Abstract:
Continuous renal replacement therapy (CRRT) is a widely used treatment modality for critically ill patients with acute kidney injury. The choice of vascular access route is a critical factor in determining the effectiveness of CRRT and its effects on hemodynamic stability. This study aimed to compare the effectiveness and hemodynamic effects of CRRT via the internal jugular vein (IJV) and femoral vein (FV). A total of 102 patients admitted to the intensive care unit who required CRRT were included in this prospective cohort study. Patients were divided into the IJV group and FV group based on the vascular access route used. Hemodynamic parameters (heart rate, systolic, diastolic, and mean arterial pressure), vasopressor requirements, and the effectiveness of CRRT (urea clearance) were evaluated at the onset of CRRT, and at 1 minute, 60 minutes, and 24 hours. There were no significant intergroup differences in demographics, baseline hemodynamic parameters, or CRRT settings. However, vasopressor requirements were significantly higher in the FV group at 24 hours (P = .035).
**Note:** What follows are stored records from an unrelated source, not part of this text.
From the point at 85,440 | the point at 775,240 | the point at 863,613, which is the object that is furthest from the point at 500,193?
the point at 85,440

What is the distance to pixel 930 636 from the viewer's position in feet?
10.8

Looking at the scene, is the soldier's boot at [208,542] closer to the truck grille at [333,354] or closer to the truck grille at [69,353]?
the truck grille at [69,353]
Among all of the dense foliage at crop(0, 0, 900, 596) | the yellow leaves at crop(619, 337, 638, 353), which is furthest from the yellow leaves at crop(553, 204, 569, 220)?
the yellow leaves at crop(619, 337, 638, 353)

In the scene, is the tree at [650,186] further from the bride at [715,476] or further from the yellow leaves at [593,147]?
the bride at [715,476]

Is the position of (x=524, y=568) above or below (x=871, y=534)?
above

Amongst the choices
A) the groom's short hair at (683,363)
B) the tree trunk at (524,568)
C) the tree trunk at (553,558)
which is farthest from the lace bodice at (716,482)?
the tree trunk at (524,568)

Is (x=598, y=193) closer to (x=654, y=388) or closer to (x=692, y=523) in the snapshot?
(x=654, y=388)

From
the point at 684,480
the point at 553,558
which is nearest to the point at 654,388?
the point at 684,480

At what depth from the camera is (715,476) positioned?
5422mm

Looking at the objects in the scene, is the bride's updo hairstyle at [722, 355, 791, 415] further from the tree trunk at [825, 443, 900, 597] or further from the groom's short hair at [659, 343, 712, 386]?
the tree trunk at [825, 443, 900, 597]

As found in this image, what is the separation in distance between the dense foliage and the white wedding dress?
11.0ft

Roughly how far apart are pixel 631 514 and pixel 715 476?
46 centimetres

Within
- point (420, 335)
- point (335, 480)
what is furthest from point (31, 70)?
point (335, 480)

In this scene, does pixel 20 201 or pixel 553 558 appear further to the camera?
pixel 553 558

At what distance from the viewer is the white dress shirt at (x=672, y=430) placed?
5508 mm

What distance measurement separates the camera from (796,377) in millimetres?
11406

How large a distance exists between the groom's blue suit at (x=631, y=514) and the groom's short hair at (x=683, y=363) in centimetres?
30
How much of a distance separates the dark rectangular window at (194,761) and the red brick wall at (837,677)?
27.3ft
Urea clearance was significantly higher in the IJV group compared to the FV group at 60 minutes (28.3 ± 7.15 mL/min vs 25.53 ± 4.87 mL/min, P = .036), though there was no significant intergroup difference at 24 hours. There were no significant intergroup differences in filter lifespan. The application of CRRT via IJV or FV was not associated with significant hemodynamic instability. However, the FV access route was associated with a higher vasopressor requirement, suggesting potential hemodynamic disadvantages. Furthermore, IJV access was associated with better urea clearance during the early period. These results highlight the importance of vascular access route selection in CRRT and underscore the need for further studies involving larger patient groups.
Reference:Firat A, Akbulut M, Özdemir Ö, Toptaş Firat B. Jugular vein or femoral vein? A comparison of vascular routes based on effectiveness and hemodynamic effects of continuous renal replacement therapy. Medicine (Baltimore). 2026 Jan 9;105(2):e47077. doi: 10.1097/MD.0000000000047077. PMID: 41517722; PMCID: PMC12795071.